Mountain bicycling has evolved as a sport and recreational activity over the last 20 years, and it is not fad: It is here to stay. During this time, thousands of miles of dirt trails have been closed to bicycle use. Most trail closures are due to the irresponsible riding habits of a few riders. The way cyclists ride can positively or negatively influence trail management decisions.
The International Mountain Bicycling Association (IMBA) is the only professional non-profit organization with a mission to maintain and increase trail access for mountain bike use. During IMBA’s 11 year history, the organization has seemingly turned the tide on trail closures throughout the world. During 1999, 1000 miles of new trail were opened to mountain bikes with IMBA’s help; and during the year 2000, an additional 1200 miles of new trail were opened. As a cyclist, and particularly a mountain biker, I feel other mountain bikers and I have a responsibility to provide service to the community in order to ensure people have places to ride bicycles.
My project outlines IMBA’s philosophies of trail management, including how to ride responsibly, sharing the trail with other users (equestrians and hikers), and how bicycle racing and the industry can improve trail access.

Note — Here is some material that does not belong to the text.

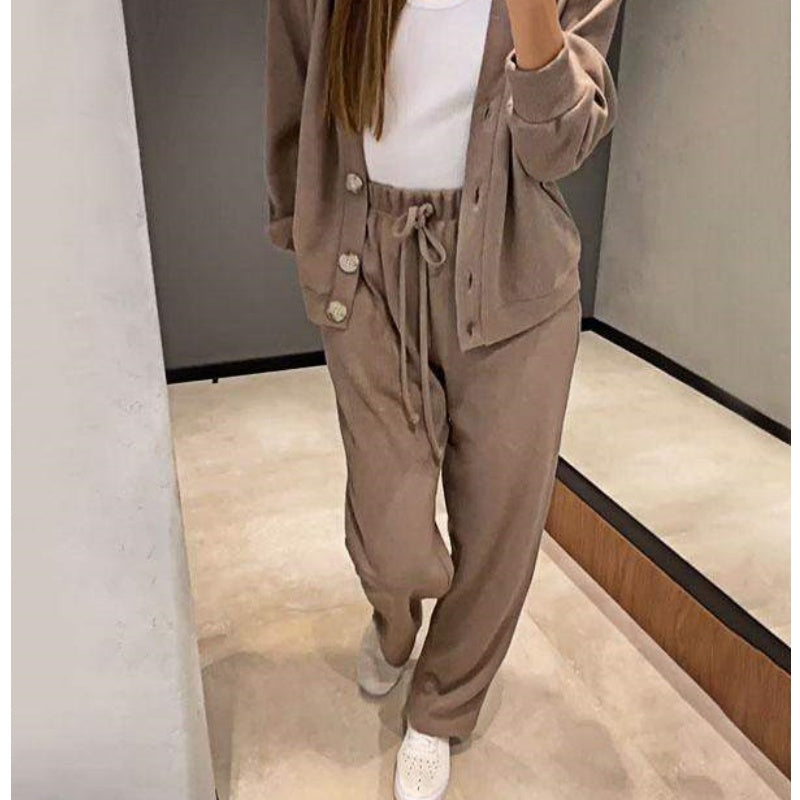 Set in due parti realizzati con giacca e pantaloni abbottonati a maglia per donne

Example of trail closures, and the campaigns that saved trails from closure are provided.
My work cites a vast array of IMBA’s documents pertaining to trail management. My expertise from years of competitive racing, and service on the board of directors of the Iowa Coalition of Off-Road Riders (a non-profit organization keeping trails open for bicycles in the state of Iowa) is also used to reinforce the information presented.